Początek spotkania był wyrównany, jednak biało-czerwoni nie radzili sobie zbyt dobrze z pierwszą akcją, punkty dostarczali im przeciwnicy swoimi pomyłkami (6:7). Po stronie liderów światowego rankingu w ataku problemy miał Karol Butryn, którego w połowie pierwszej partii (8:13) zmienił Bartłomiej Bołądź. Nie odmienił on gry zespołu, w końcówce podopieczni trenera Grbica popełnili kilka prostych błędów i to Kanadyjczycy triumfowali 25:18 po efektownym bloku na Kamilu Semeniuku.
Siatkarze z kraju Klonowego Liścia kontynuowali skuteczną grę w drugim secie, jednak biało-czerwoni po przerwie podnieśli swój poziom, szczególnie w polu serwisowym. Seria asów Jakuba Kochanowskiego pozwoliła im zbudować przewagę 8:5, natomiast punktowa zagrywka Semeniuka spowodowała, że prowadzili już 12:7. Rywale zdołali odrobić część strat (10:12), ale podopieczni trenera Grbica szybko powiększyli dystans serwisem i blokami (17:11). Ich zwycięstwo ani przez moment nie było zagrożone, a ostatni punkt uzyskali po błędzie Stephena Maara (25:20).
Trzecia odsłona była najbardziej wyrównana, obie drużyny zademonstrowały w niej wysoki poziom. Po stronie biało-czerwonych liderem był Semeniuk, dobrze grał również Bołądź, a w ekipie Kanady nieustannie punktował Arthur Szwarc (13:13). Dopiero as serwisowy Bołądzia pozwolił Polakom odskoczyć (18:16), natomiast gdy zatrzymany został Maar, prowadzili 20:17. Przeciwnicy zdołali jeszcze zniwelować straty do jednego punktu, jednak atak Bartosza Bednorza zakończył tę partię (25:23).

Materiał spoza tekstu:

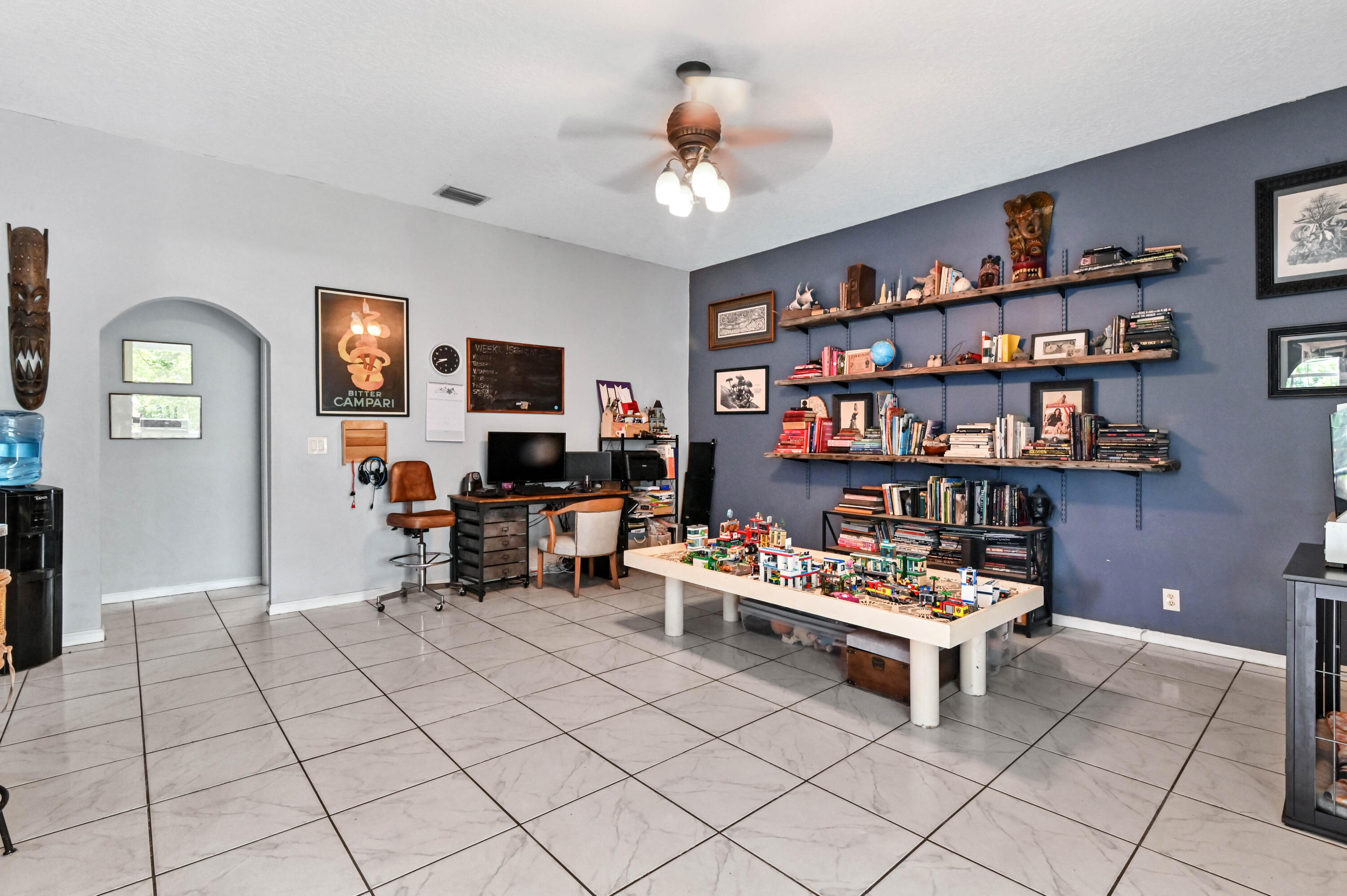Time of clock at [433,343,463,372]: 8:41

Czwartego seta asem serwisowym rozpoczął Semeniuk, a po serii akcji Bołądzia Polacy mieli przewagę 5:1. Trio Semeniuk-Bołądź-Bednorz nie wstrzymywało ręki i dokładało kolejne punkty, powiększając dystans (16:9). Biało-czerwoni spokojnie utrzymywali prowadzenie i chociaż dwa asy serwisowe z rzędu zanotował jeszcze Nicholas Hoag (14:18), to jego zespół nie zdołał już zbliżyć się do rywali. Ostatni punkt padł po ataku Kochanowskiego (25:21).

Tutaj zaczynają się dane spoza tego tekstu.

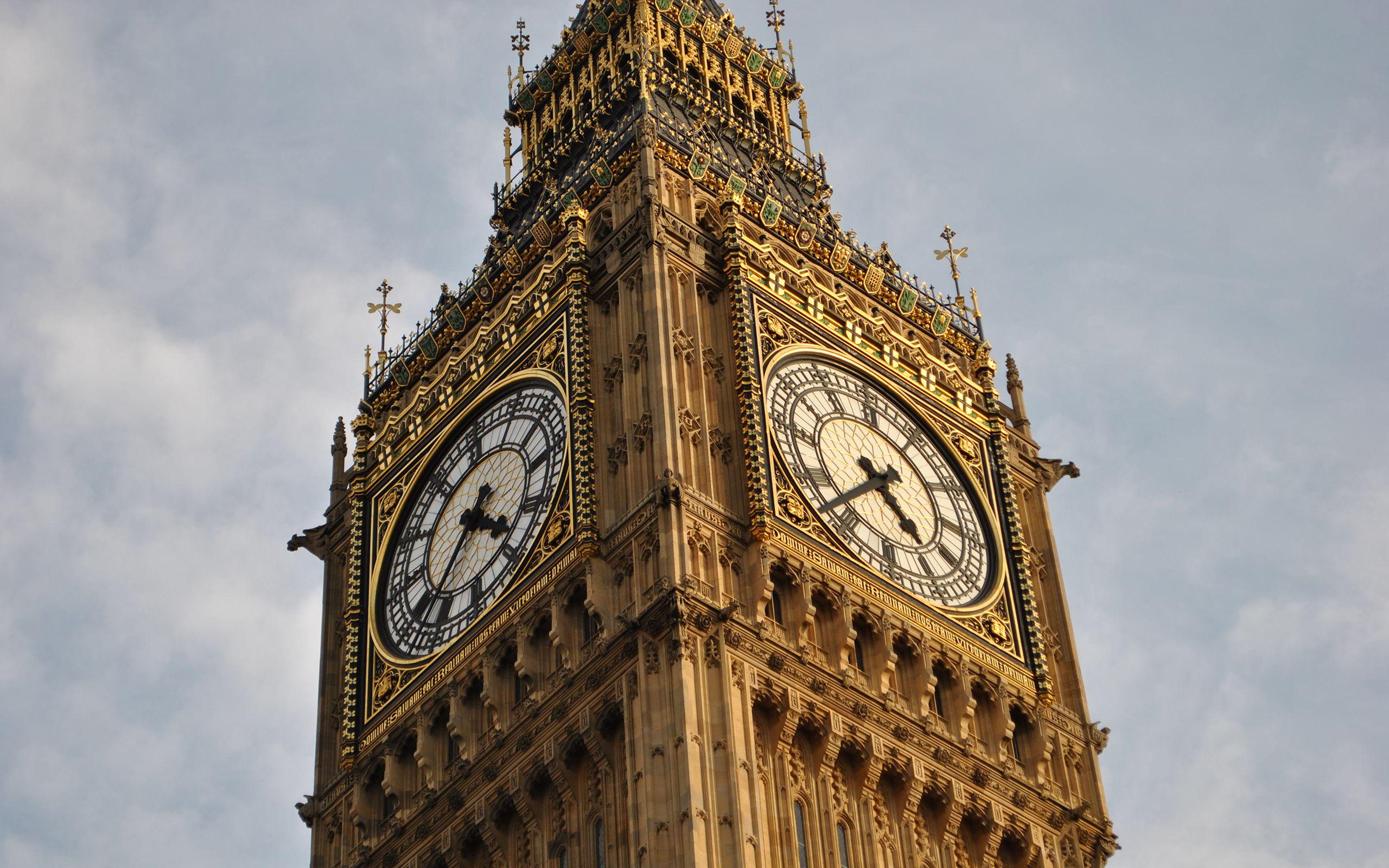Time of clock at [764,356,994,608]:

Liderem polskiej reprezentacji był Bednorz, który zdobył 19 punktów, bardzo dobrze spisali się jednak wszyscy ofensywni zawodnicy - środkowy Mateusz Poręba dołożył 13 punktów, a Semeniuk, Bołądź i Kochanowski - po 12. Wśród Kanadyjczyków najlepiej zaprezentował się Eric Loeppky - 15 pkt. W piątek Biało-czerwoni zmierzą się z Holandią.